Scott R. Turner - 2013-02-17

I've been moving my Web-Harvest config files from 2.0 to 2.1, and put together a little tool to help me. It's actually a Web-Harvest script that translates config files from 2.0 to 2.1.

Using it is pretty straightforward

  1. Load up the "fixer" config file (below) into Web-Harvest 2.1.
  2. Set your output path to the directory where your Web-Harvest 2.0 config file lives.
  3. Edit the fixer config file so that the "script" variable is set to the name of your file.
  4. Run.
  5. The fixer config file will translate your config file to 2.1 and save it in the same place with "-2.1" added to the name.

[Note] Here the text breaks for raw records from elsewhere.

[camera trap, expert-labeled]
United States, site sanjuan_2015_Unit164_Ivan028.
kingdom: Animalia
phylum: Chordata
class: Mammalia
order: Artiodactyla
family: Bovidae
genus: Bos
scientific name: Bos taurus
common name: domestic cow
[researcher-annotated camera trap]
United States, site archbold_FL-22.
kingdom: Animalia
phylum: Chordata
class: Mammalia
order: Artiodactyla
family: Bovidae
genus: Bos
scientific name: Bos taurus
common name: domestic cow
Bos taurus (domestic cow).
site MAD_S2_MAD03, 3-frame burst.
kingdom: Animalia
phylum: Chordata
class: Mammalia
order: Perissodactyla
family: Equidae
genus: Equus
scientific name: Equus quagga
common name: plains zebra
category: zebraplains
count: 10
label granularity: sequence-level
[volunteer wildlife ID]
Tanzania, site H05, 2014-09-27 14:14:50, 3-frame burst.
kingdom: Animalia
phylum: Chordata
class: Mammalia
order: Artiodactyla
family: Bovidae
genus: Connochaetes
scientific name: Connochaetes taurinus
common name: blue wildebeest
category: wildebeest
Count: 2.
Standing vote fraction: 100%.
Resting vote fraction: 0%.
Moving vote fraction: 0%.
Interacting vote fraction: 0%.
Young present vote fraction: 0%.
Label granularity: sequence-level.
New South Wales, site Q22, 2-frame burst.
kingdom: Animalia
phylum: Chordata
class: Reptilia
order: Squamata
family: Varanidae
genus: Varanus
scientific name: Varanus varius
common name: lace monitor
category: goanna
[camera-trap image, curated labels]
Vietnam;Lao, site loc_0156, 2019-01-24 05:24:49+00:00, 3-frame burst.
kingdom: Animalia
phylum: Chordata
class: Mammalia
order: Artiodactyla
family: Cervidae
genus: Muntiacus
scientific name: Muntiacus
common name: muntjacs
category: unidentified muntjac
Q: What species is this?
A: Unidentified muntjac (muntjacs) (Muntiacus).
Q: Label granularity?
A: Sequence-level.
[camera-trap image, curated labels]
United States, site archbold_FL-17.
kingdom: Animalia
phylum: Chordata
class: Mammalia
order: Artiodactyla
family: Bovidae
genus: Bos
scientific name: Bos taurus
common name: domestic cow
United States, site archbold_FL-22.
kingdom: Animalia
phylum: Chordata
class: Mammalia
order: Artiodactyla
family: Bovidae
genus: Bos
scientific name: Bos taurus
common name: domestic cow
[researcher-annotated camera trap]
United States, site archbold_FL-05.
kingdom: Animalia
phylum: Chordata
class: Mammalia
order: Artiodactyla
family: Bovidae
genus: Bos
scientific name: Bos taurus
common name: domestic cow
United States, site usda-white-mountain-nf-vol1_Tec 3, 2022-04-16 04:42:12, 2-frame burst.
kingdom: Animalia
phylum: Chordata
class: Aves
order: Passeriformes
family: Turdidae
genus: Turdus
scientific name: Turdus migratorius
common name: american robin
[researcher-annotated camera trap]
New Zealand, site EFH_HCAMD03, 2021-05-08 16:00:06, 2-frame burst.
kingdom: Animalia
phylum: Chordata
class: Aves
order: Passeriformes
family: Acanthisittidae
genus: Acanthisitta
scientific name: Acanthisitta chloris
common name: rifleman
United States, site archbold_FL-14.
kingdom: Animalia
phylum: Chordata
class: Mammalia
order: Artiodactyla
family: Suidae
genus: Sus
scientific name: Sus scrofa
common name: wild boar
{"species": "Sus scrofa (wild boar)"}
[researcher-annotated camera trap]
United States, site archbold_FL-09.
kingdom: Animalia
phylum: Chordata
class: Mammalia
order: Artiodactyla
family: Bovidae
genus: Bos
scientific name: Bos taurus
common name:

Right now the tool takes care of fixing the config tag, replacing var-def with set, removing "overwrite=true" from var-def, replacing var with get, changing the "name" attribute to "var", and replacing ${_1} with ${group1} in regexps.

The fixes are pretty specific to how I write Web-Harvest. I didn't try too hard to make them foolproof, so you may find that you have to tweak them. Or you may need other fixes that I didn't.

If you improve the script please re-post it for others to benefit!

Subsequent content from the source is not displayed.